## START Information given
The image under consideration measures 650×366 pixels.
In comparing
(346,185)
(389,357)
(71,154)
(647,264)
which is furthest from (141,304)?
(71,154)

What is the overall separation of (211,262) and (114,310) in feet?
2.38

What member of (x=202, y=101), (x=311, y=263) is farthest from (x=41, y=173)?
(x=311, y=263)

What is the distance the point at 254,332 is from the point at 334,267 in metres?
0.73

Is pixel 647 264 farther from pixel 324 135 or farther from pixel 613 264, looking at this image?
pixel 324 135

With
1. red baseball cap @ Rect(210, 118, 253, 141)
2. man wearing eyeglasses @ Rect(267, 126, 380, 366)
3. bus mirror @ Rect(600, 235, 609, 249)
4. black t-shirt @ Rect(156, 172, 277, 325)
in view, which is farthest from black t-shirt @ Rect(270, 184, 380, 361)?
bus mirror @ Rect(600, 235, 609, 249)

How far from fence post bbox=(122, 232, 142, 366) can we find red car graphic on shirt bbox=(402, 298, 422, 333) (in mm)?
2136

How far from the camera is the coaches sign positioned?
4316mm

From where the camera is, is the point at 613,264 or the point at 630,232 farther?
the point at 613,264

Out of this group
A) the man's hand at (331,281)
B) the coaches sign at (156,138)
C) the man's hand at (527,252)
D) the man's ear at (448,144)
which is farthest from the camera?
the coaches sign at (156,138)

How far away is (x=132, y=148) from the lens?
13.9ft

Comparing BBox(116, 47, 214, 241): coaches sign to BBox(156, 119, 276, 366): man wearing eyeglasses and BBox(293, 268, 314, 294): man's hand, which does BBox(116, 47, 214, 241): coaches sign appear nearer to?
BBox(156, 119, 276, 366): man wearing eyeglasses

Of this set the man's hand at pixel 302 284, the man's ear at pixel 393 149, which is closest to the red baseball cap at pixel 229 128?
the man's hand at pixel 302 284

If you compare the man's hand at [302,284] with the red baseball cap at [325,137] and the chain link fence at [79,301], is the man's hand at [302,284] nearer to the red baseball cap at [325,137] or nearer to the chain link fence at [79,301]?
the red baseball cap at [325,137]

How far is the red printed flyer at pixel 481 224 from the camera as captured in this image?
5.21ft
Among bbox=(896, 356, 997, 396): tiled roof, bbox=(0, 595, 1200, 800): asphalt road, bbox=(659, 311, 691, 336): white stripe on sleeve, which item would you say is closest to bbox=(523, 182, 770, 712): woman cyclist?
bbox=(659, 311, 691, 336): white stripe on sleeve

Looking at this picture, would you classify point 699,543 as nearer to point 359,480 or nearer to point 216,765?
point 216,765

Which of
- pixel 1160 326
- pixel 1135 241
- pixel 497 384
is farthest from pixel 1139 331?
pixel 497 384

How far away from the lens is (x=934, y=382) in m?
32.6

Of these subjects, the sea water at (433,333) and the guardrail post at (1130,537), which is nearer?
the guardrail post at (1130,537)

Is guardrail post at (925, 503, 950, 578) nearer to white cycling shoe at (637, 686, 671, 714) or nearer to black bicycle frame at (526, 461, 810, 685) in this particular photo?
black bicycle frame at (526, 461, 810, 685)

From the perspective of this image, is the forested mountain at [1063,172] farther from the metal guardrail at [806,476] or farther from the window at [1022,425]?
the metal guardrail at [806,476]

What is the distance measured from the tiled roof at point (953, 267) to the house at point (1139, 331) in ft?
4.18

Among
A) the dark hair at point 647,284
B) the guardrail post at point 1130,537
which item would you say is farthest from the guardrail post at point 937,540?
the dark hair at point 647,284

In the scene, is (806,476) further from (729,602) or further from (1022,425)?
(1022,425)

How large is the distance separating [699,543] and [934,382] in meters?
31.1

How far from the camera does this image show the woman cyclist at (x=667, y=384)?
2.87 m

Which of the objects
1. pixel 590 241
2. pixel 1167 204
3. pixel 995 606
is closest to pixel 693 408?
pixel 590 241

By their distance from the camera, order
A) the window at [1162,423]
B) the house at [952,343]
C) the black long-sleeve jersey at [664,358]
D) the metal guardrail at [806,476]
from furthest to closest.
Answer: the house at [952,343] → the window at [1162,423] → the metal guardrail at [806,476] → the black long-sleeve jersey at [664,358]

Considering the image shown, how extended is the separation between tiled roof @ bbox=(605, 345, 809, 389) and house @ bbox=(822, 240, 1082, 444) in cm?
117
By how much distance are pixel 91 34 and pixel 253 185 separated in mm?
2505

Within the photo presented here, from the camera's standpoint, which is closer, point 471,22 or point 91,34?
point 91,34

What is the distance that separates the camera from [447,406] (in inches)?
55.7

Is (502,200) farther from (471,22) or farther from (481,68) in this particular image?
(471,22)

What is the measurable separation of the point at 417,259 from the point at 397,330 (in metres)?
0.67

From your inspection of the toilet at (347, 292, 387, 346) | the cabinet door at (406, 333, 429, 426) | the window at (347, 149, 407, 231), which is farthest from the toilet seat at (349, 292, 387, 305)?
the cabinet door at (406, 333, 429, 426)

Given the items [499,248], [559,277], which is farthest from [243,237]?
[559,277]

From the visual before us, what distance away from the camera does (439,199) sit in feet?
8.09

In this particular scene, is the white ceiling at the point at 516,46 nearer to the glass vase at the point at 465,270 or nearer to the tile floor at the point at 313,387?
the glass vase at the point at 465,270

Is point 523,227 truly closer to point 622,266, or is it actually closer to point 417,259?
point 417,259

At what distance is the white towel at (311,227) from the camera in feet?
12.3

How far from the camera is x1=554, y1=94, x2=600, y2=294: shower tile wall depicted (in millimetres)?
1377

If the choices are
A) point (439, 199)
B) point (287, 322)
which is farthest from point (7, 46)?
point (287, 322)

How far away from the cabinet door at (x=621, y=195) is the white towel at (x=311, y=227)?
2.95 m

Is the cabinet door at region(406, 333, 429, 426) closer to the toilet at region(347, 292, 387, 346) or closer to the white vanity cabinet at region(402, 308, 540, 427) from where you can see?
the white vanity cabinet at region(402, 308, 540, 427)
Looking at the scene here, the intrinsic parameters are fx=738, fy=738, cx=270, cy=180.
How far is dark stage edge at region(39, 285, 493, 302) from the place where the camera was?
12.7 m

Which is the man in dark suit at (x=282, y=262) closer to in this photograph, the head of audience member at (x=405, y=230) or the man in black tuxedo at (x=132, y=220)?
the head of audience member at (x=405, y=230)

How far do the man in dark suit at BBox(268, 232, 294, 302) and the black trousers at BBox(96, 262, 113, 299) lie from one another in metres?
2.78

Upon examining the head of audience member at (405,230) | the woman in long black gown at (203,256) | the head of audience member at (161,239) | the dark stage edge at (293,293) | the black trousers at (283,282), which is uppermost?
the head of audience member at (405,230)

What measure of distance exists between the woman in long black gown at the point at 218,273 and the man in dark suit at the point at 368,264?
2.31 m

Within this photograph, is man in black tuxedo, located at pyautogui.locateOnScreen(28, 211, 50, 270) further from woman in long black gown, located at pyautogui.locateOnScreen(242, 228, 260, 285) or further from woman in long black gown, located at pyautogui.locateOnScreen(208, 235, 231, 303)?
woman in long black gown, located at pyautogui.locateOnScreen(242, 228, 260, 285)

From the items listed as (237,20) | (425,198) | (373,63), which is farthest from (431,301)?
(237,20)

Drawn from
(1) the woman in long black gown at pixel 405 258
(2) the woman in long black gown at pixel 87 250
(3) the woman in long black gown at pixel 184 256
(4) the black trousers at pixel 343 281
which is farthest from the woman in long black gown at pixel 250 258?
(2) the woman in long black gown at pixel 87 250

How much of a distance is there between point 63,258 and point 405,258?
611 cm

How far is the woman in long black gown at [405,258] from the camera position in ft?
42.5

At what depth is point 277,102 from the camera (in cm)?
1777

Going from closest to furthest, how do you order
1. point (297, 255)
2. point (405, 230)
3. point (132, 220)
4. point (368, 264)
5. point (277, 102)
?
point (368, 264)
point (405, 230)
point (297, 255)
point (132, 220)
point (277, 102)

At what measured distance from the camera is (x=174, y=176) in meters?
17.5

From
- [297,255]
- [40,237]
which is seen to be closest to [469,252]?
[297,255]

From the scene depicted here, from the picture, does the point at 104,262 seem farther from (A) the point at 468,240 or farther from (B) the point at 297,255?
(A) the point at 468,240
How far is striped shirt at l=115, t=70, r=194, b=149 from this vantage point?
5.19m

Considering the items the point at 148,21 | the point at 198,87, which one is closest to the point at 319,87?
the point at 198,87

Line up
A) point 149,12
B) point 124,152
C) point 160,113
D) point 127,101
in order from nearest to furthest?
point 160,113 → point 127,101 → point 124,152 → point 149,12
## END Information given
Repeat only what runs from the line holding "How much of" to the end of the data, keeping every line exactly as written, first and last included.

— Task response —
How much of a distance is there between point 63,258 and point 405,258?
611 cm

How far is the woman in long black gown at [405,258] from the camera position in ft?
42.5

At what depth is point 277,102 from the camera (in cm)?
1777

Going from closest to furthest, how do you order
1. point (297, 255)
2. point (405, 230)
3. point (132, 220)
4. point (368, 264)
5. point (277, 102)
?
point (368, 264)
point (405, 230)
point (297, 255)
point (132, 220)
point (277, 102)

At what measured distance from the camera is (x=174, y=176) in meters?
17.5

From
- [297,255]
- [40,237]
which is seen to be closest to [469,252]?
[297,255]

From the scene depicted here, from the picture, does the point at 104,262 seem farther from (A) the point at 468,240 or farther from (B) the point at 297,255?
(A) the point at 468,240
How far is striped shirt at l=115, t=70, r=194, b=149 from this vantage point?
5.19m

Considering the items the point at 148,21 | the point at 198,87, which one is closest to the point at 319,87?
the point at 198,87

Line up
A) point 149,12
B) point 124,152
C) point 160,113
D) point 127,101
in order from nearest to furthest?
point 160,113 → point 127,101 → point 124,152 → point 149,12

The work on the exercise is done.